* [Required actions]
a) In the essay on wild land, how many estates in Scotland has the John Muir Trust bought?
b) Repeat the essay on wild land word for word, between "A delicate issue." and "the lower slopes.", inclusive.
c) Pick up the essay on wild land after its last sentence and keep writing it.

* [Reading text]
*** Block opens ***

A delicate issue. The John Muir Trust and the other owners of the land around Ben Nevis have constructed a ‘Memorial Site for Contemplation’ at the foot of the mountain, and are removing the memorials from the open hill. As for ashes, well, the Nevis Partnership says: try throwing them into the air on a windy day, or into a corrie so they disperse more widely, or under a tree on the lower slopes.

I should imagine that people who want to scatter someone’s ashes on a mountain, or leave a memorial there, do so because they consider a ‘Memorial Site for Contemplation’ municipal and tame. It’s just what they’d be seeking to avoid. And the problem with the plaques? They’re being removed because they are ‘intrusive’. One person’s loving memorial, however discreet, is another person’s intrusion. What it intrudes on is the other person’s sense of ‘the wild’.

The John Muir Trust, which has now bought eight estates in Scotland, has a remit to ‘protect wild land’. By ‘wild’, I think is meant openness, expansiveness, that sense of land, as Willa Cather wrote, which is ‘nothing but land: not a country at all, but the material out of which countries are made’. But does this ‘material’ exist any longer? Is there any ‘wild land’ in this congested country, if it’s on the scale of landscape and requires protection or, worse, ‘management’? The various quangos, charities and interest groups (the John Muir Trust, the RSPB, Scottish Natural Heritage, the National Trust, Natural England, all that kind of thing) are forever managing and intervening. Many of their interventions are designed to undo or ameliorate previous interventions: to remove footpaths, say, or dismantle cairns or plant forests or reintroduce species now locally extinct. (I think ‘nature’, ‘natural’ and ‘wild’ are almost synonymous here, though ‘wild’ ups the rhetorical ante. A dandelion poking up between paving slabs is natural and wild – and cheeky and subversive – but it doesn’t carry that special wide-eyed sense of ‘wild’. In the wild, size matters, or so it seems.)

It would be too easy to scorn this notion of the wild as precious and romanticised. In big landscapes, to see wildness might require a suspension of disbelief, like at the theatre. But, I admit, only those of us privileged to get there can bore on about how unwild the wild places are. Last year I took The Wild Places with me to St Kilda and to Mingulay. Both islands are now uninhabited and St Kilda is, of course, an icon of remoteness. But I never read a line, even when it rained. I was with friends and we were too busy. There were too many birds and basking sharks to watch, too many ruins to explore and projects to help with, too much conversation, too many general comings and goings, boats and helicopters. It’s different in winter, but St Kilda is busier on a summer’s day than many mainland places, what with the radar base and the cruise liners.

*** Block closes ***

* [Provided material]
*** Block opens ***

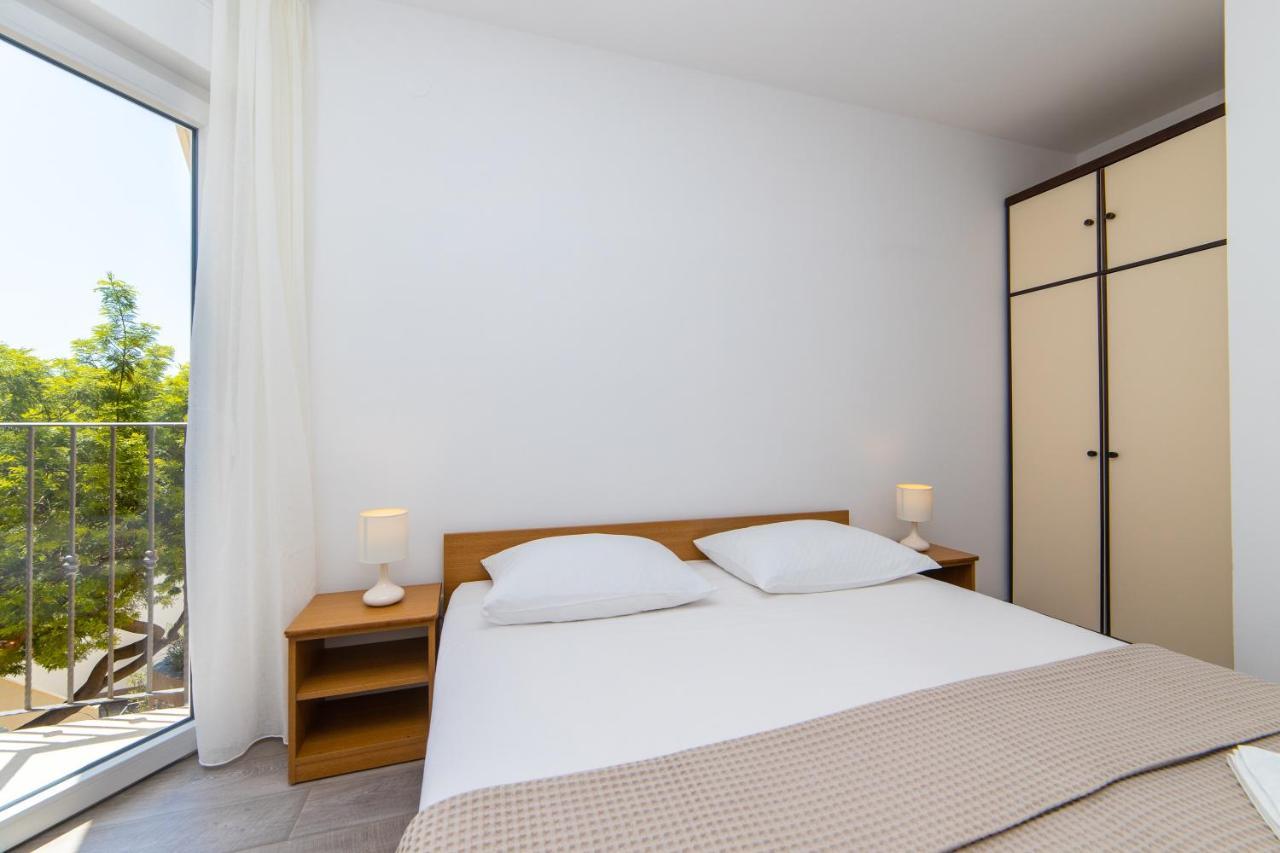 זיווגוסצה Apartmani Aida מראה חיצוני תמונה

*** Block closes ***

* [Answers for the exercise]
a) Eight.

b)
A delicate issue. The John Muir Trust and the other owners of the land around Ben Nevis have constructed a ‘Memorial Site for Contemplation’ at the foot of the mountain, and are removing the memorials from the open hill. As for ashes, well, the Nevis Partnership says: try throwing them into the air on a windy day, or into a corrie so they disperse more widely, or under a tree on the lower slopes.

c)
There’s nothing wild in this country: every square inch of it is ‘owned’, much has seen centuries of bitter dispute; the whole landscape is man-made, deforested, drained, burned for grouse moor, long cleared of its peasants or abandoned by them. It’s turned into prairie, or designated by this or that acronym; it’s subject to planning regulations and management plans. It’s shot over by royalty, flown over by the RAF, or trampled underfoot in the wind-farm gold-rush. Of course there are animals and birds, which look wild and free, but you may be sure they’ve been counted, ringed maybe, even radio-tagged, and all for good scientific reasons. And if we do find a Wild Place, we can prance about there knowing that no bears or wolves will appear over the bluff, because we disposed of the top predators centuries ago, and if we do come unstuck there’s a fair chance that, like the man on Ben Nevis, we’ll get a mobile signal, and be rescued.

Wild is a word like ‘soul’. Such a thing may not exist, but we want it, and we know what we mean when we talk about it. And yes, we’re drifting here towards the religious. When we want to scatter someone’s ashes in a wild place, we know the kind of place we’re looking for. Further: we know what the wild is because we’re making small acts of reparation towards it. It’s noble to reintroduce species once persecuted into extinction, albeit as part of a management plan. Once reintroduced, though, they might show signs of being a bit self-willed: white-tailed eagles have an eight-foot wingspan. Recently, one took a flight round the Asda car park in Dunfermline. People were so alarmed they called the police.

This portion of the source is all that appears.